In 1979, the State Council circulated a number
of rules and regulations on reforming the
enterprises management mechanism.
These new rules were geared to readjust the
relationship between the state and its
enterprises, to give SOE managers more
freedom in business activities.
Contd
Phase 1: 1978 to 1984
Favourable measures in terms of fixed-asset
investment, asset depreciation and working
capital management were provided to the SOEs
to expand their incentives for better business
performance.
Pilot programmes to enhance SOEs business
independence were introduced and their
successful experiences were summarised and
formulated into the SOE Management
Responsibility System in 1981, which was set by
the state as the goal of SOE management
mechanism reform.
Phase 2: 1984 to 1992
The major feature of this phase was the change in SOEs
profit distribution and the formation of the management
responsibility system.
Before the reform, SOEs profits were all claimed by the
state.
After the reform, the profits of large and medium-sized
SOEs were taxed, after-tax profits were shared by the state
and enterprises, and the SOE Manager Accountability
Mechanism was put in place.
In 1984, the idea that the ownership and management of
state-owned enterprises could be separated as appropriate
was suggested for the first time.
Contd
Phase 2: 1984 to 1992
From 1987 onwards, the transformation of the
SOEs operational mechanism became the
priority of SOE reform, according to this
ownership and management of companies can be
separated.
In July 1992, the State Council formulated and
circulated the Regulation on the Transformation
of Operational Mechanisms of Industrial
Enterprises Owned by the Whole People,
delegating 14 independent powers of operation
to SOEs.
Phase 3: 1993 to 2003
The establishment of a modern enterprise system was at
the core of SOE reform during this phase.

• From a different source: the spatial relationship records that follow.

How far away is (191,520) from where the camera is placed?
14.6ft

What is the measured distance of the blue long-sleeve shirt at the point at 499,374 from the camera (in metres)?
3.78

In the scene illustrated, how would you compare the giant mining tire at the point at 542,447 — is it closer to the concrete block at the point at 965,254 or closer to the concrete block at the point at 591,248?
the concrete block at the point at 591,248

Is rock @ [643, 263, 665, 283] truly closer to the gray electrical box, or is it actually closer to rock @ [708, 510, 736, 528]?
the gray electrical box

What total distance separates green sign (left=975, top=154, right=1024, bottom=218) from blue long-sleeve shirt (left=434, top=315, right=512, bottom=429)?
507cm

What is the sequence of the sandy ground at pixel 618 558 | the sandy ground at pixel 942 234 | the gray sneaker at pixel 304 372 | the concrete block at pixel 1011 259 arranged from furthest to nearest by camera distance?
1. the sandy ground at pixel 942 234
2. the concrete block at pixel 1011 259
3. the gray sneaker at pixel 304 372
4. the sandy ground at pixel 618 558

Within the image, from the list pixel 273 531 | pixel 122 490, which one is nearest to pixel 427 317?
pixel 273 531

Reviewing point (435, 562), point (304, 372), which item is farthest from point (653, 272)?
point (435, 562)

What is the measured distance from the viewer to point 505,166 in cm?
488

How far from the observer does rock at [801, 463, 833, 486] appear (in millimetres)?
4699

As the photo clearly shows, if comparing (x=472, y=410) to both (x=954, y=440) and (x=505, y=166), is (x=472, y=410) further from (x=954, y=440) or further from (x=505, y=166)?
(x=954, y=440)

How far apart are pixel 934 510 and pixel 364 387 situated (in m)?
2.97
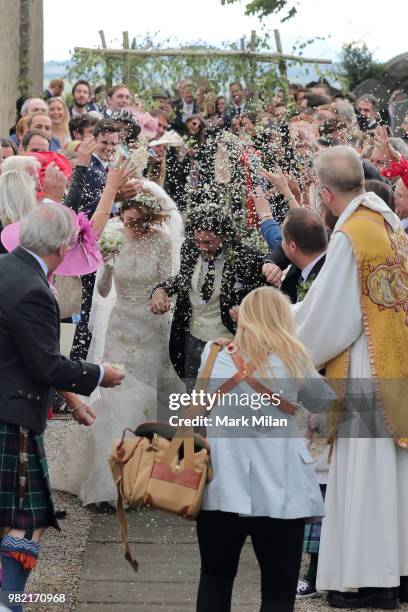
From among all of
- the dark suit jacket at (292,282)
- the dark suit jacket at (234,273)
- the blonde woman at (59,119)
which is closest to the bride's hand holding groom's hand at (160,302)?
the dark suit jacket at (234,273)

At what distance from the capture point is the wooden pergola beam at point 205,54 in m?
18.0

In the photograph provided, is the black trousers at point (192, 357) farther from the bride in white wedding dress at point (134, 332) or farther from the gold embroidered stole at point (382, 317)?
the gold embroidered stole at point (382, 317)

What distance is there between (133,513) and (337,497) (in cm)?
205

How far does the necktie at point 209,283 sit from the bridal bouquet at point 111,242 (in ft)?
2.54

In 1993, it was made clear that efforts need to be made to
transform the SOE management mechanism and establish a
modern enterprise system that suits the needs of a market
economy, with clearly defined ownership, rights and
responsibilities, and features the separation of government
from enterprises and scientific management.
Since the early 1990s, a nationwide capital market with
stock exchanges acting as the main agent has gradually
developed and the number of listed companies has grown
exponentially.
Contd
Phase 3: 1993 to 2003
In 2001, China joined the World Trade Organisation and
undertook to adopt the OECD (Organisation for
Economic Co-operation and Development) Principles of
Corporate Governance and improve corporate
governance of Chinese listed companies.
The China Securities Regulatory Commission (CSRC)
and the National Economic and Trade Commission
jointly issued the Code of Corporate Governance of
Listed Companies in early 2002.
This document is based on the OECD Corporate
Governance Principles.
Phase 4: 2004 to present
Historical constraints to good governance of listed
companies started to be gradually addressed from 2004
onwards.
With the help of government regulators, such as those
represented by the CSRC, the level of corporate governance
among listed companies has been constantly improving.
The State Council issued Opinions on Promoting the
Reform, Opening and Steady Growth of Capital Markets in
January 2004, clarifying the strategic importance of capital
markets in national economic development and charting
the course for resolving some long-standing problems.